— GIVEN PROBLEM —
Replace "potted cactus" with "potted succulent" throughout the data below and copy the rest unchanged. Don't include the pictures in your answer.

— GIVEN ENTRIES —
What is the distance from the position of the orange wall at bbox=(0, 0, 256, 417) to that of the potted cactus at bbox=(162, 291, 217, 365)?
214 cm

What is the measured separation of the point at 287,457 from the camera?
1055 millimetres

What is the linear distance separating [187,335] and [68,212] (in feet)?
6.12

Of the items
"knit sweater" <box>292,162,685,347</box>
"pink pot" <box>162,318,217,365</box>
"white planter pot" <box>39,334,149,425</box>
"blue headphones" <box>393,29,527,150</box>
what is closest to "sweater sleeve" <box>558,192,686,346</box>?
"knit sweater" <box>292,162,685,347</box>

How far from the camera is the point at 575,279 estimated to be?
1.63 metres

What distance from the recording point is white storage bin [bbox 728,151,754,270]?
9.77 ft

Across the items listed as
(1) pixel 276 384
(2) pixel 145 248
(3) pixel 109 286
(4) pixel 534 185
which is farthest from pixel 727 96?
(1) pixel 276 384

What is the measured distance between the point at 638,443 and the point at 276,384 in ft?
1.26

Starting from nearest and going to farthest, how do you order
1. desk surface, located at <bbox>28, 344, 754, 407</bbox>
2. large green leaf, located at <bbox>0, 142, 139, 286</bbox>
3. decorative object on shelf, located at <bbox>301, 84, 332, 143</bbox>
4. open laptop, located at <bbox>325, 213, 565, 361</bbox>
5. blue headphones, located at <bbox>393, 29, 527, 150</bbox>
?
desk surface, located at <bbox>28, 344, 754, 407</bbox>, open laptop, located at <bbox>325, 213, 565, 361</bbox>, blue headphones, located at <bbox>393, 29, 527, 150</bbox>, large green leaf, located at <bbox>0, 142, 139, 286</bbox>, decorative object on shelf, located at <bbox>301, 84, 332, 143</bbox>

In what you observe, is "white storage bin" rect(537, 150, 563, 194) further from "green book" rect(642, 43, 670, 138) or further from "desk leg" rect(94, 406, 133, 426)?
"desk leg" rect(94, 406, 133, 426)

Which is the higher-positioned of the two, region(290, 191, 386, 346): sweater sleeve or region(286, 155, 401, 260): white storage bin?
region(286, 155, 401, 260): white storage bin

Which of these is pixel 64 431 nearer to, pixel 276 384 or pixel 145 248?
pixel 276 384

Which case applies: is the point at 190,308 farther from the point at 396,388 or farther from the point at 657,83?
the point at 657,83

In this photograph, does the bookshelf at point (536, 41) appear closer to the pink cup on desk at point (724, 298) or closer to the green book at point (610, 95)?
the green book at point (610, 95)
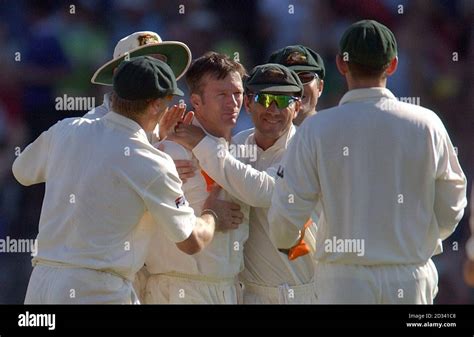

— COMPLETE RESPONSE —
What is the distance from the position of the orange wall at bbox=(0, 0, 256, 417) to that of the potted succulent at bbox=(162, 291, 217, 365)?
214 cm

What is the measured separation of the point at 287,457 from the camera?
1055 millimetres

What is the linear distance separating [187,335] and [68,212] (in feet)?
6.12

Of the items
"knit sweater" <box>292,162,685,347</box>
"pink pot" <box>162,318,217,365</box>
"white planter pot" <box>39,334,149,425</box>
"blue headphones" <box>393,29,527,150</box>
what is closest to "sweater sleeve" <box>558,192,686,346</box>?
"knit sweater" <box>292,162,685,347</box>

How far from the camera is the point at 575,279 estimated to be?
1.63 metres

What distance from the recording point is white storage bin [bbox 728,151,754,270]?
9.77 ft

Across the items listed as
(1) pixel 276 384
(2) pixel 145 248
(3) pixel 109 286
(4) pixel 534 185
which is farthest from pixel 727 96?
(1) pixel 276 384

What is the measured distance between the point at 638,443 and the point at 276,384 in ft?
1.26

Starting from nearest and going to farthest, how do you order
1. desk surface, located at <bbox>28, 344, 754, 407</bbox>
2. large green leaf, located at <bbox>0, 142, 139, 286</bbox>
3. decorative object on shelf, located at <bbox>301, 84, 332, 143</bbox>
4. open laptop, located at <bbox>325, 213, 565, 361</bbox>
5. blue headphones, located at <bbox>393, 29, 527, 150</bbox>
?
desk surface, located at <bbox>28, 344, 754, 407</bbox>, open laptop, located at <bbox>325, 213, 565, 361</bbox>, blue headphones, located at <bbox>393, 29, 527, 150</bbox>, large green leaf, located at <bbox>0, 142, 139, 286</bbox>, decorative object on shelf, located at <bbox>301, 84, 332, 143</bbox>

In what you observe, is "white storage bin" rect(537, 150, 563, 194) further from "green book" rect(642, 43, 670, 138) or further from "desk leg" rect(94, 406, 133, 426)?
"desk leg" rect(94, 406, 133, 426)

Which is the higher-positioned of the two, region(290, 191, 386, 346): sweater sleeve or region(286, 155, 401, 260): white storage bin?
region(286, 155, 401, 260): white storage bin

Which of these is pixel 64 431 nearer to, pixel 276 384 or pixel 145 248?
pixel 276 384

Which case applies: is the point at 190,308 farther from the point at 396,388 or farther from the point at 657,83?
the point at 657,83

In this photograph, does the bookshelf at point (536, 41) appear closer to the pink cup on desk at point (724, 298) or closer to the green book at point (610, 95)?
the green book at point (610, 95)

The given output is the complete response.